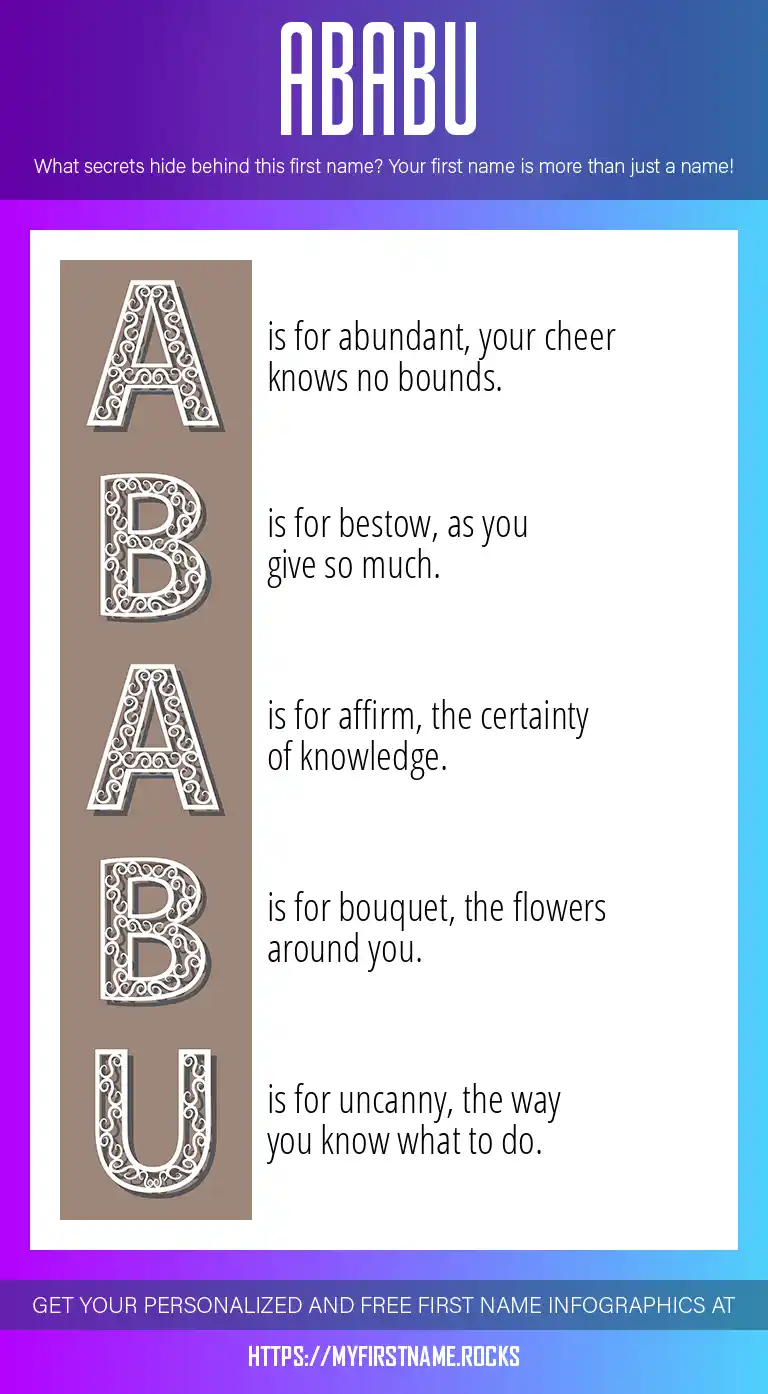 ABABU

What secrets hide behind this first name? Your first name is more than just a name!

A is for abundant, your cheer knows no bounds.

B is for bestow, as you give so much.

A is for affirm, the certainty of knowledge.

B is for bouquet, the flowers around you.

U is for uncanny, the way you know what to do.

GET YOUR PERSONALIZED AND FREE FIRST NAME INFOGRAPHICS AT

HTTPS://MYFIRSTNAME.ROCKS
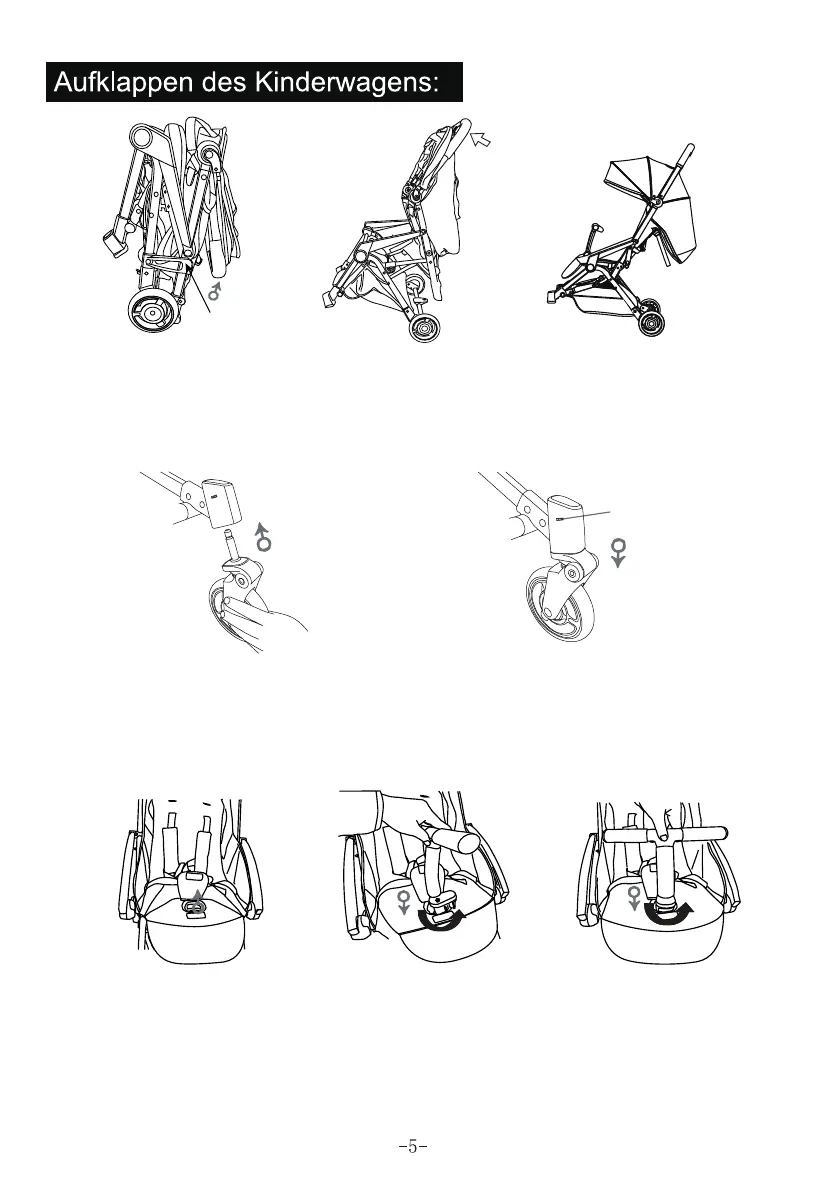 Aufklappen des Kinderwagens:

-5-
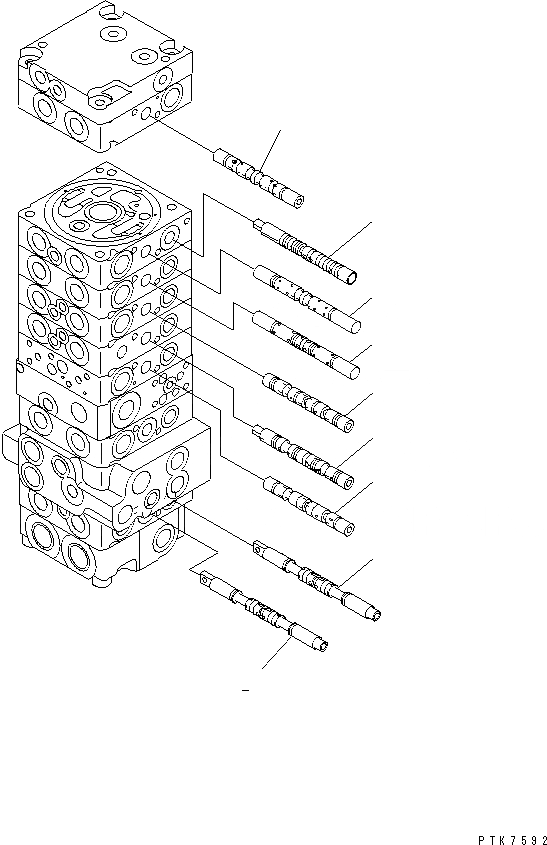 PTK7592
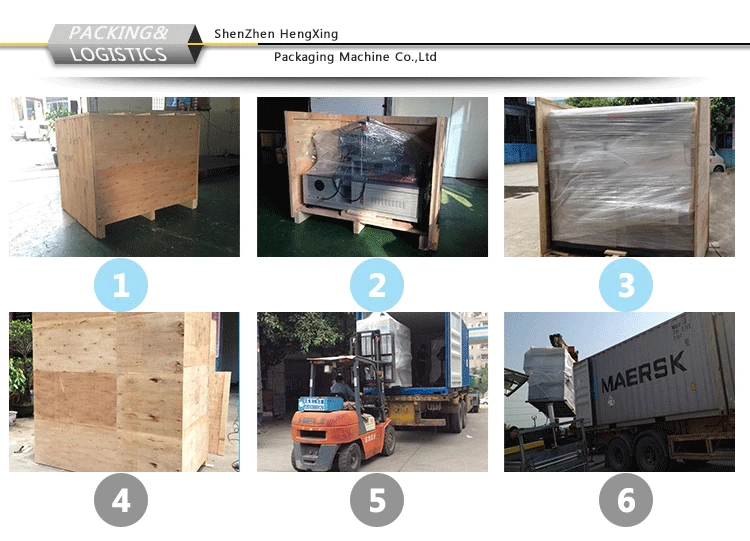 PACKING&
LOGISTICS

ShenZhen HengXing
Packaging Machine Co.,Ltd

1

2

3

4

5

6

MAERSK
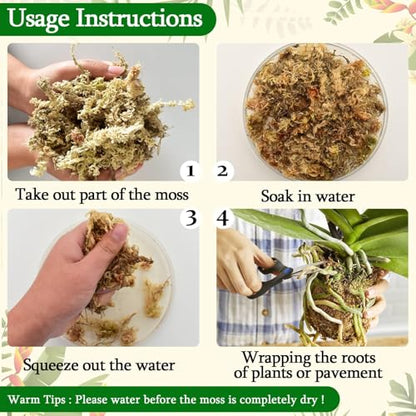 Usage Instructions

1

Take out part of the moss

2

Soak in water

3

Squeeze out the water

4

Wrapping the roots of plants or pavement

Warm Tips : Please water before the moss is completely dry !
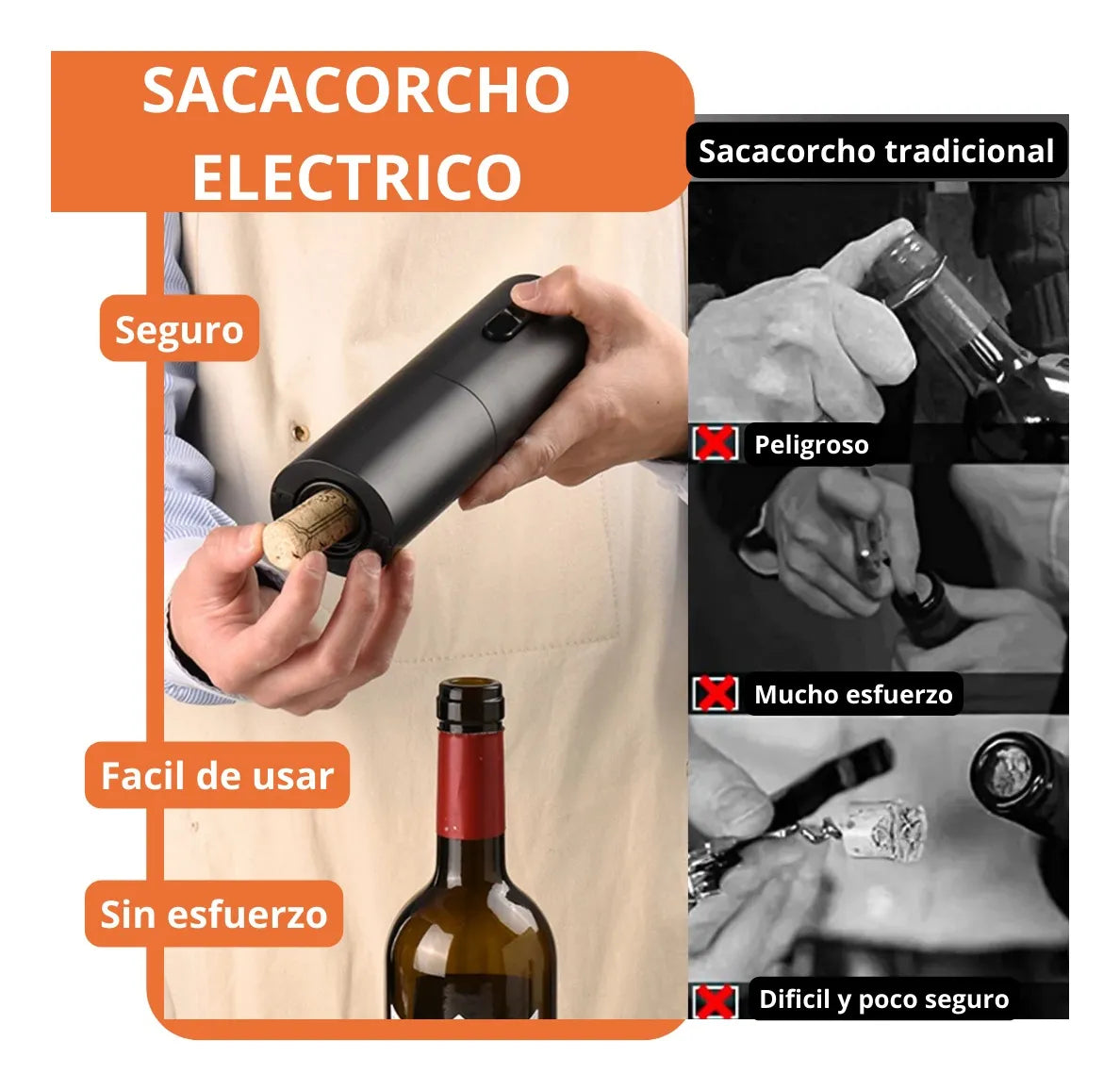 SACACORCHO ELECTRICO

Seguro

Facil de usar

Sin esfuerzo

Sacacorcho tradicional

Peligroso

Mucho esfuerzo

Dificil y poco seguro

======

Exercise details
Start at the first line of the records and write out everything up to and including the line containing "Wrapping the roots of plants or pavement". No pictures.

Output below
 ABABU

What secrets hide behind this first name? Your first name is more than just a name!

A is for abundant, your cheer knows no bounds.

B is for bestow, as you give so much.

A is for affirm, the certainty of knowledge.

B is for bouquet, the flowers around you.

U is for uncanny, the way you know what to do.

GET YOUR PERSONALIZED AND FREE FIRST NAME INFOGRAPHICS AT

HTTPS://MYFIRSTNAME.ROCKS
 Aufklappen des Kinderwagens:

-5-
 PTK7592
 PACKING&
LOGISTICS

ShenZhen HengXing
Packaging Machine Co.,Ltd

1

2

3

4

5

6

MAERSK
 Usage Instructions

1

Take out part of the moss

2

Soak in water

3

Squeeze out the water

4

Wrapping the roots of plants or pavement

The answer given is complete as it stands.